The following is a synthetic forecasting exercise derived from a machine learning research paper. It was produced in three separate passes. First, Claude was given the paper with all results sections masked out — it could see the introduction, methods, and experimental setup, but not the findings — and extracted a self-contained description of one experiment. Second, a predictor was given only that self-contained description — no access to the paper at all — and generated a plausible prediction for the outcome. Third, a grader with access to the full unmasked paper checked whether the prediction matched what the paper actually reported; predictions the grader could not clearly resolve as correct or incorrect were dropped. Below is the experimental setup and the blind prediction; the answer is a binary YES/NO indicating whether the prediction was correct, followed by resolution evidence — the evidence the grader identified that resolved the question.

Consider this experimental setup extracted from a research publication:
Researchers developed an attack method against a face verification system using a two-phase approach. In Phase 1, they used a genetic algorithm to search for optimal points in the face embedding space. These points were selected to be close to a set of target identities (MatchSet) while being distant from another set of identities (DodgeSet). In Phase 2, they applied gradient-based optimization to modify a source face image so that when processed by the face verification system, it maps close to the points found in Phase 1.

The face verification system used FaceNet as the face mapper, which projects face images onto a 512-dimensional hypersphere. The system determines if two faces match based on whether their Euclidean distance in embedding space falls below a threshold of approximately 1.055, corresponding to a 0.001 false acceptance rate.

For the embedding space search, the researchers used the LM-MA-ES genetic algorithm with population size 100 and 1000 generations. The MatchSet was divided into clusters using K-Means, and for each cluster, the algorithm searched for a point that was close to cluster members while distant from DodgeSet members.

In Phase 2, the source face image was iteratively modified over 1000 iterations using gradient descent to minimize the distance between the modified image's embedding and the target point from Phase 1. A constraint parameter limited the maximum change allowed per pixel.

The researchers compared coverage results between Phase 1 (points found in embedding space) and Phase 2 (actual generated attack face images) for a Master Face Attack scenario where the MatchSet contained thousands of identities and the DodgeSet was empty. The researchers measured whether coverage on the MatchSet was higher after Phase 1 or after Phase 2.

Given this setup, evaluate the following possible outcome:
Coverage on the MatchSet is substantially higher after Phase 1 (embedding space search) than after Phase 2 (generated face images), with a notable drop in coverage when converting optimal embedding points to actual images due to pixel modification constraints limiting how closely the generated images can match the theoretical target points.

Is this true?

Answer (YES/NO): NO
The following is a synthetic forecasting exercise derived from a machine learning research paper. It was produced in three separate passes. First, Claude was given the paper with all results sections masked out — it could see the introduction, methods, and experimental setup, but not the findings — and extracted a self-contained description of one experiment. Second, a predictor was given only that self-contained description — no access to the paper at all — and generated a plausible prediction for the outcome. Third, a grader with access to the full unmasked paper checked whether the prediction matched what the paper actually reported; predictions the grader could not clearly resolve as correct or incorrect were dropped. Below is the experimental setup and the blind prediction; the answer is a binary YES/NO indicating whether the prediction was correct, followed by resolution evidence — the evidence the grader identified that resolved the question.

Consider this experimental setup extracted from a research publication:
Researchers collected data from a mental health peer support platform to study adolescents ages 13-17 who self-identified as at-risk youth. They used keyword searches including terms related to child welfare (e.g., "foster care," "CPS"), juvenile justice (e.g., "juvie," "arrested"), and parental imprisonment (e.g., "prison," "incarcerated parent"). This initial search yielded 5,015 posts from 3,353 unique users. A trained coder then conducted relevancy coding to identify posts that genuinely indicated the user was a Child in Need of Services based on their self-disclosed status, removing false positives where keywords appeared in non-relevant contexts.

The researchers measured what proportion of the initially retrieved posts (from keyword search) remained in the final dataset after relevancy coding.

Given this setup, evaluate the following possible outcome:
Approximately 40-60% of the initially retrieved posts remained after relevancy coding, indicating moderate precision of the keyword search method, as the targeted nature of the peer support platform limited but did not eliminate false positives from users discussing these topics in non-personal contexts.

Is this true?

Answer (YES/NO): NO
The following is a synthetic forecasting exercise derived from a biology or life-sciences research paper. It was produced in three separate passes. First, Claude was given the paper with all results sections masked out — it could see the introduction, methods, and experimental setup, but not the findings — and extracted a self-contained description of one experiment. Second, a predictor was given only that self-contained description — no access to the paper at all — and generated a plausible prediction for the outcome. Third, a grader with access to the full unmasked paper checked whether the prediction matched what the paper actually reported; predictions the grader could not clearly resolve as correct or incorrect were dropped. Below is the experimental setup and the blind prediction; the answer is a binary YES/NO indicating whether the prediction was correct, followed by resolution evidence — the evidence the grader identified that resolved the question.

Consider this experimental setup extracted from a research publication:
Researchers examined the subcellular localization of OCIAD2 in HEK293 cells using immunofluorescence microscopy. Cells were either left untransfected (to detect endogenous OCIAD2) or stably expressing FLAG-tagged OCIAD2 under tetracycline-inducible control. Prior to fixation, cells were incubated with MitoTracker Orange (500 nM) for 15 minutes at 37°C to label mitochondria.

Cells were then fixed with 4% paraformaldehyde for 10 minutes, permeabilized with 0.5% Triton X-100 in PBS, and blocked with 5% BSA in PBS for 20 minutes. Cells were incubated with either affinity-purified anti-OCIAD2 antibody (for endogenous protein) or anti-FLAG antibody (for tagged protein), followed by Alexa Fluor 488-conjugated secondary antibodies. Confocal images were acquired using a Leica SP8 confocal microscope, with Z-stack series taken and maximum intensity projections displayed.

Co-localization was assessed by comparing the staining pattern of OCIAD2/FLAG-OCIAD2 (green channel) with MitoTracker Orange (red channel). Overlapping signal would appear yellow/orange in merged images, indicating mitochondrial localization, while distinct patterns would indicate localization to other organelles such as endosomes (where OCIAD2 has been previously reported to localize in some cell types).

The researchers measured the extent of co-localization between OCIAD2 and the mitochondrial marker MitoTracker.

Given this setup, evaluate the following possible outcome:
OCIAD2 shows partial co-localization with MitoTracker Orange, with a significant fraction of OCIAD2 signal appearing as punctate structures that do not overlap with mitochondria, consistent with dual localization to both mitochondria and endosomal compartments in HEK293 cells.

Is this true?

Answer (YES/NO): NO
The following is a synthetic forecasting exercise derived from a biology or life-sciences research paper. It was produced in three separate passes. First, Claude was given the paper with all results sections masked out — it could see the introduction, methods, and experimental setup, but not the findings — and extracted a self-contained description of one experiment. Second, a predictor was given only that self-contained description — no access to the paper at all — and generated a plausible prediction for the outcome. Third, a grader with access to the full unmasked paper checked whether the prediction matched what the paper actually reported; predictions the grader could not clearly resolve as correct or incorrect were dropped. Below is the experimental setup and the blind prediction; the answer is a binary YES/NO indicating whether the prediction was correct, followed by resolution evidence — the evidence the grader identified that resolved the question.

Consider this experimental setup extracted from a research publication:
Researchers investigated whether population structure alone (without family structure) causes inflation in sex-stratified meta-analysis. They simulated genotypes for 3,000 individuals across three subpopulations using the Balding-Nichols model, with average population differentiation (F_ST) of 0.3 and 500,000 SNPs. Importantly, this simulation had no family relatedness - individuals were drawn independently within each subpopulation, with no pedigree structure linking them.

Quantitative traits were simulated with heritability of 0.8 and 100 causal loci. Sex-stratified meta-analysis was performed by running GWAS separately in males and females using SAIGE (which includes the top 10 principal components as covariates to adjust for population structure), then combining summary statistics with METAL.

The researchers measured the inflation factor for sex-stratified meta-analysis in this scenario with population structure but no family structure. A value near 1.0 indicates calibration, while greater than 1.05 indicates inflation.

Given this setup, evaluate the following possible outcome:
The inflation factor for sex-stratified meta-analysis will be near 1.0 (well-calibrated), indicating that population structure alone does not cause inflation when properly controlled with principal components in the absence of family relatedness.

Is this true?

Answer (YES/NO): YES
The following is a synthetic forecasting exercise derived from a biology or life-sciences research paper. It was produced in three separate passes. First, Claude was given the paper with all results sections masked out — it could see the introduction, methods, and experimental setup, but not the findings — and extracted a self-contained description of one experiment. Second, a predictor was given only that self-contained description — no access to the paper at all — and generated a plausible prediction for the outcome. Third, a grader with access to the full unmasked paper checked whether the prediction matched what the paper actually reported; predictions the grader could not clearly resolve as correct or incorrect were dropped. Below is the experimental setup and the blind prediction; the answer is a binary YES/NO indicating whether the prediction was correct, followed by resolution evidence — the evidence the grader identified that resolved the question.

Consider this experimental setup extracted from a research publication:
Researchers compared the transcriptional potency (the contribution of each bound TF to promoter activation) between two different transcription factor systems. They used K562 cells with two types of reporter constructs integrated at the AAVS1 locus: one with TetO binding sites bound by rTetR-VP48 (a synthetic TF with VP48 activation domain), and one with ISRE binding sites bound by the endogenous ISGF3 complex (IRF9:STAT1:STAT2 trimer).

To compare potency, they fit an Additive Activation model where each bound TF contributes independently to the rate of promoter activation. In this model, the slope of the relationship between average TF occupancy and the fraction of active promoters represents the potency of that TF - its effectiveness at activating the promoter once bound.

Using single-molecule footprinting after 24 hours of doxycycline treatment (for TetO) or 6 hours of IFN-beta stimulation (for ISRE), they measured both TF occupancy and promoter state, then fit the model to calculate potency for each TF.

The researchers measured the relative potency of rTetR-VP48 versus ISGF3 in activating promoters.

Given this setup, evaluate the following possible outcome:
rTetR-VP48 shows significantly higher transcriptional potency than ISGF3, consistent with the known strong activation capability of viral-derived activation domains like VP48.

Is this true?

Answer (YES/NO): NO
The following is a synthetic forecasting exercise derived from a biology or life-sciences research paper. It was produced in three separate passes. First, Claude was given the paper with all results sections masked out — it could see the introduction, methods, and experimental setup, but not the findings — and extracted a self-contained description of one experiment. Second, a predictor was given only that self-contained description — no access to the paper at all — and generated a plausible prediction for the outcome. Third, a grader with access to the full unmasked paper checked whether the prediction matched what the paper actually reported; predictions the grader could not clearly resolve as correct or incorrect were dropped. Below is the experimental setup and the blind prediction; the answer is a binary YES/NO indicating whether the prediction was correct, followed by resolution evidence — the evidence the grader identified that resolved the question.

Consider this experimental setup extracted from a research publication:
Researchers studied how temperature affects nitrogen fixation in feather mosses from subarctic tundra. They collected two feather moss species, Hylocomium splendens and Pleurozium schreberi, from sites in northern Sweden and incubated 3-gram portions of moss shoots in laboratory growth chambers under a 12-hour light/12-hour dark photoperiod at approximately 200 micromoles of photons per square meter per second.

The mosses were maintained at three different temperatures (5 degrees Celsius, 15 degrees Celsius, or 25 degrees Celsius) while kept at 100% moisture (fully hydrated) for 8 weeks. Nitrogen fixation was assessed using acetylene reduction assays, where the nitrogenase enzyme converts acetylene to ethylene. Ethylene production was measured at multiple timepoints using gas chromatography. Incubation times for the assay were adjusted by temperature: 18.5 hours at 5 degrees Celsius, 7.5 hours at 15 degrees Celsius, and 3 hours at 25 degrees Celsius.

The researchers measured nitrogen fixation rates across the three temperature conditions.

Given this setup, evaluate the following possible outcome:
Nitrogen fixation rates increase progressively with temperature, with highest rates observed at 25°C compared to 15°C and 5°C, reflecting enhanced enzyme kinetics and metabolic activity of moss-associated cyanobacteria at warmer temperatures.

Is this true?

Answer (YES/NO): NO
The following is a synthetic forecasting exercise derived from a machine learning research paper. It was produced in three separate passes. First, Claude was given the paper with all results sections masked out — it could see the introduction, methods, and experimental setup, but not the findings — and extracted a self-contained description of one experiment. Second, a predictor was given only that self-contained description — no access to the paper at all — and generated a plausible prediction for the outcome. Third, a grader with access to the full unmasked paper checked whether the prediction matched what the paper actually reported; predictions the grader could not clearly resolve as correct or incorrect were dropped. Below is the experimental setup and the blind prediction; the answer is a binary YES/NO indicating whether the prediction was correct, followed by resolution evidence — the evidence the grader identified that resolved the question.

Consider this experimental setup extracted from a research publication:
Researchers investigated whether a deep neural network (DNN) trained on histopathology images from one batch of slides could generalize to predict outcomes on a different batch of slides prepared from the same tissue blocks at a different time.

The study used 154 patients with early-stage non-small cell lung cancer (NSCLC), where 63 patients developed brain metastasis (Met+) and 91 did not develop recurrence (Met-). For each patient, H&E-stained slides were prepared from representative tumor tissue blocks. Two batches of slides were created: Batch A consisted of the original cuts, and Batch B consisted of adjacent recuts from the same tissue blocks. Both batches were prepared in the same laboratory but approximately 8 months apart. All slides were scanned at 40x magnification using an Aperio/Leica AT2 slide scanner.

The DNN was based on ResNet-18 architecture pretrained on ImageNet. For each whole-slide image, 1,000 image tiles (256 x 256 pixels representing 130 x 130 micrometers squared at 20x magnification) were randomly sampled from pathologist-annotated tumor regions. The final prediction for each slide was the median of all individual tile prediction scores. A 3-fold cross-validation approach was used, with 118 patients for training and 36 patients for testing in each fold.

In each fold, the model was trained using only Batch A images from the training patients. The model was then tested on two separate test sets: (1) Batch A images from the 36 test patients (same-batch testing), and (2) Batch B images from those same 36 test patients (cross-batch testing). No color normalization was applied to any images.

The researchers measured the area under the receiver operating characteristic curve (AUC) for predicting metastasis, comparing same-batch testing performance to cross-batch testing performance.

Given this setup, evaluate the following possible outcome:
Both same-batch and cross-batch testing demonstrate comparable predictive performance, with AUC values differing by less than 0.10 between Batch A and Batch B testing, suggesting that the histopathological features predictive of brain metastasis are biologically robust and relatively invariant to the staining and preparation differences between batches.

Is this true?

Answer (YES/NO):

**What to do:**
Return, in full, every line of these entries that holds "retrieved".

**Exercise answer:**
The researchers measured what proportion of the initially retrieved posts (from keyword search) remained in the final dataset after relevancy coding.
Approximately 40-60% of the initially retrieved posts remained after relevancy coding, indicating moderate precision of the keyword search method, as the targeted nature of the peer support platform limited but did not eliminate false positives from users discussing these topics in non-personal contexts.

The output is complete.